Cloud Storage Security, 2015

1.3.2

Case Studies: Comparison of Cloud Storage Security

We now compare security features for a number of cloud storage providers.
Table 1.1
does not provide a complete list or an endorsement. Instead, we want to indicate the range and availability of some important security features.


Table 1.1.
Selected Security and Privacy Features of Free Cloud Storage Providers


Provider Two factor EV for HTTPS Encryption Zero Knowledge Compliance Data Centers
Amazon Cloud Drive
https://www.amazon.com/clouddrive
no no no no Safe Harbor
Box
https://www.box.com/
yes no AES-256 no Safe Harbor, APEC
Copy
https://www.copy.com/
no no AES-256 no
Dropbox
https://www.dropbox.com/
yes yes AES-256 no Safe Harbor
Google Drive
http://www.google.com/drive/
yes useless no no Safe Harbor
iCloud
https://www.icloud.com/
yes yes AES-128
 
min
no
OneDrive
https://onedrive.live.com/
yes yes no no
Mega
https://mega.co.nz/
no no AES-128 yes Safe Harbor EU, NZ
SpiderOak
https://spideroak.com/
yes no AES-256 yes
a,b
Safe Harbor, HIPAA capable
Tresorit
https://tresorit.com/
yes yes AES-256 yes Safe Harbor EU
Wuala
https://www.wuala.com/
no no AES-256 yes
a
Swiss DPA/DPO Switzerland, Germany, France
a
Shared files get decrypted on their servers.
b
Zero-knowledge encryption via client application.

The cloud storage providers we compare all have some amount of free (non-trial) storage, and we compare their security on these plans. Note that in some cases, paid plans will have additional security options.

We compare security based on the criteria of two-factor authentication, Extended Validation (EV) certificates, encryption strength, zero-knowledge encryption, regulatory compliance, and location of data centers. We do not delve in to the details of how individual providers maintain security in their data centers.

Two-step or two-factor authentication requires the user to enter two pieces of information to login, a password and a one-time passcode sent to the user by text, email, or retrieved by the user with an app. As a variation on this method, the Google Authenticator App has users store a shared secret from the website on their device. To log in to the site, users must provide their username, password, and a one-time password generated by the app.

In addition to the above two-factor authentication strategies, Google will optionally remember your computer and use it as the passcode. Google Chrome also supports USB security keys for two-step verification. Once you register this key with your Google account, it unlocks your account similarly to a house key that unlocks your house, after you provide your username and password.

Extended Validation (EV) certificates provide an extra level of security that verifies you have no one intercepting your data while in motion between you and your cloud storage. Note that Google probably does
use EV certificates, but their infrastructure prevents browsers from providing confirmation to users that they have a secure connection with Google. This makes Google EV useless for privacy and security from the user’s perspective with respect to independent confirmation from a CA.

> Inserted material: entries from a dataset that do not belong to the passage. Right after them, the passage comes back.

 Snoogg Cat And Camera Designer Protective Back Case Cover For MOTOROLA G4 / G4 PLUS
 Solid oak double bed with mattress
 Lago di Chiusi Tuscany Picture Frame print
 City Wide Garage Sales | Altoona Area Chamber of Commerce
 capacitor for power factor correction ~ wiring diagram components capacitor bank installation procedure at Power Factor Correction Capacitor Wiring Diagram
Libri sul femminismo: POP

Encryption strength describes the algorithm used to encrypt your data. NIST recommends AES-256. Server-side encryption may use convergent encryption. This approach uses a cryptographic hash of the unencrypted file as the encryption key. The hash itself gets encrypted with the user password. This results in the same file always having the same encrypted form. Cloud storage providers use this technique for data de-duplication because the same file only gets stored once. However, it means a third party can check if you have a file by following the same procedure on their own file. If their encrypted file matches yours, then they know you have the file.

Zero-knowledge encryption means the cloud storage provider does not have the ability to decrypt your data. Data encryption occurs on the client, then gets sent via a secure connection to the provider. This protects your data in transit and at the provider’s data centers. Since only you have the decryption key, your data cannot get decrypted without your knowledge (unless someone guesses or steals from you your decryption key!). Zero-knowledge encryption protects cloud storage providers too, because they have no way to know the content of the files they store and this makes them less vulnerable to legal issues.

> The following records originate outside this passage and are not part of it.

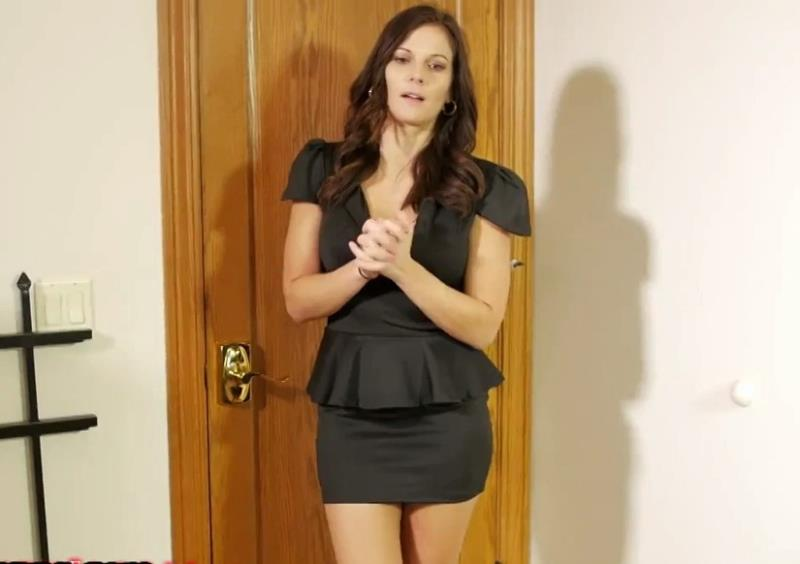 Clips4Sale.com - Mandy Flores - Mom and Son III Accidental Erection [HD 720p]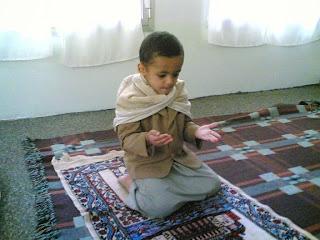 Apakah dalam berdoa butuh perantaraan makhluk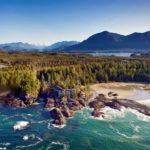 Как зарегистрировать туристический трейлер в Британской Колумбии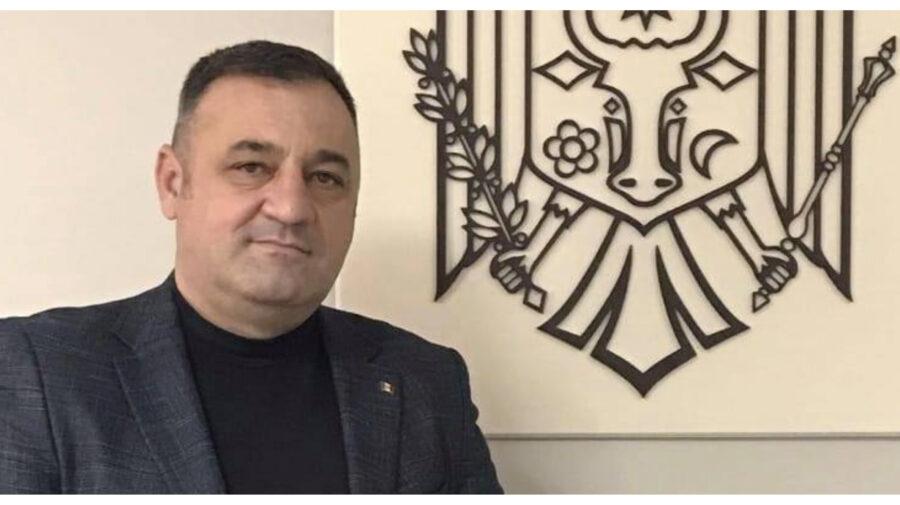 Edilul din Ștefan Vodă acuză consilieri PSRM, PDM și Platforma DA: Dau cu piciorul la 10 mln lei, necesari noii piețe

However, zero-knowledge encryption does not always apply to shared data. Some cloud storage providers who advertise zero-knowledge encryption break this promise for file sharing. To share your files, these providers might get your decryption key and decrypt your file on their servers and distribute it in cleartext to those who you shared it with. Finally, providers may only offer zero-knowledge encryption when using their client application and not when using a browser interface.

Participation in regulatory compliance provides evidence for a commitment to privacy and data security. Many standards exist for data privacy and security. Here we consider only the ones most commonly offered in free cloud storage accounts.

Safe Harbor compliance indicates that the cloud storage provider meets the data privacy and security requirements of the EU Data
Protection Directive. The Swiss Data Protection Act (DPA) and Data Protection Ordinance (DPO) have more strict data privacy and security requirements. The Asia-Pacific Economic Cooperation (APEC) has its own standards for data exchanged between its member countries. The Health Insurance Portability and Accountability Act (HIPAA) specifies how cloud storage providers should secure personal health data. Note that many cloud storage providers do offer guarantees of regulatory compliance in paid plans.

We include data center locations in our security comparison because laws regarding privacy and security can vary significantly from country to country. Storing your data in the cloud in your country could put your data under the jurisdiction of another country. We prefer that cloud storage providers give their customers a readily accessible and exhaustive list of the countries with their data centers. You cannot assume that a provider based in your country has data centers only in your country. Often they will lease space with global data centers, so your data could physically reside anywhere in the world. Data privacy and security protections you expect in your country might not apply in countries where your provider stores it.

We looked to the cloud storage provider websites for security information for our evaluation. Our failure to identify privacy and security features does not mean they do not exist. However, we suggest caution when considering cloud storage from providers who do not clearly and obviously state useful details about how they protect your privacy and data security.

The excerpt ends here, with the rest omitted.